Instrução a:
Apresente como lista numerada as linhas da listagem a partir da linha que contém "In the scene we" e até à linha que contém "Looking at the", ambas incluídas. Omita as linhas em branco.

Página:
————————

Esse desprezo, mais espontâneo ou mais reactivo consoante os casos,
esteve sempre aí aos olhos de toda a gente. No mais das vezes, ele
exprime-se de uma forma difusa e, regra geral, inconsequente. Não
convém, sob esta forma, atribuir-lhe muita importância: de uma certa
maneira, ele é uma patologia da própria democracia, enquanto projecto
sempre inacabado e essencialmente imperfeito. Noutros casos, porém, ele
revela um entendimento consequente, teoricamente elaborado, da sociedade
e desdobra-se num amor, que raras vezes ousa dizer o seu nome, pela
tirania. Aqui, deve-se sem dúvida levá-lo a sério. Porque ele exprime um
programa de sociedade que coloca radicalmente a democracia em causa.
Não há aqui vestígio algum de amor pela liberdade, por mais que a
palavra “liberdade” esteja muitas vezes na boca dessa gente.

————————

Instrução b:
Transcreva palavra por palavra o trecho do texto sobre o desprezo pela democracia, começando em "Esse desprezo, mais" e seguindo até "boca dessa gente.".

Dados de entrada:
————————

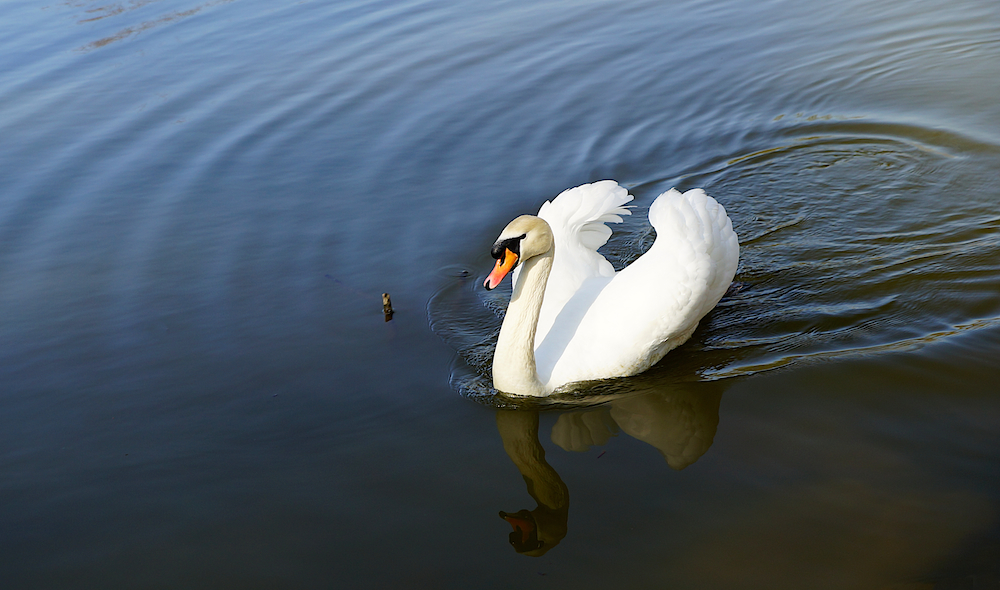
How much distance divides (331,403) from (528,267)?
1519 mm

————————

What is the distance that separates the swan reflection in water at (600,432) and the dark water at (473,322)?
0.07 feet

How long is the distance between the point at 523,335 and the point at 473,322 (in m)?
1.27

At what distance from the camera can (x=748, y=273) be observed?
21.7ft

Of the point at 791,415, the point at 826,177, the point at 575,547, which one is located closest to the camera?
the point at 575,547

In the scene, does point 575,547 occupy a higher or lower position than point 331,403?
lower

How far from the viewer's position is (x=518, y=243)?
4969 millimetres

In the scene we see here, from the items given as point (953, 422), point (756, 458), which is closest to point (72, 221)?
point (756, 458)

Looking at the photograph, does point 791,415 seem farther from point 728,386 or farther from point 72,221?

————————

Resposta completa a:
1. In the scene we see here, from the items given as point (953, 422), point (756, 458), which is closest to point (72, 221)?
2. point (756, 458)
3. Looking at the photograph, does point 791,415 seem farther from point 728,386 or farther from point 72,221?

Resposta completa b:
Esse desprezo, mais espontâneo ou mais reactivo consoante os casos,
esteve sempre aí aos olhos de toda a gente. No mais das vezes, ele
exprime-se de uma forma difusa e, regra geral, inconsequente. Não
convém, sob esta forma, atribuir-lhe muita importância: de uma certa
maneira, ele é uma patologia da própria democracia, enquanto projecto
sempre inacabado e essencialmente imperfeito. Noutros casos, porém, ele
revela um entendimento consequente, teoricamente elaborado, da sociedade
e desdobra-se num amor, que raras vezes ousa dizer o seu nome, pela
tirania. Aqui, deve-se sem dúvida levá-lo a sério. Porque ele exprime um
programa de sociedade que coloca radicalmente a democracia em causa.
Não há aqui vestígio algum de amor pela liberdade, por mais que a
palavra “liberdade” esteja muitas vezes na boca dessa gente.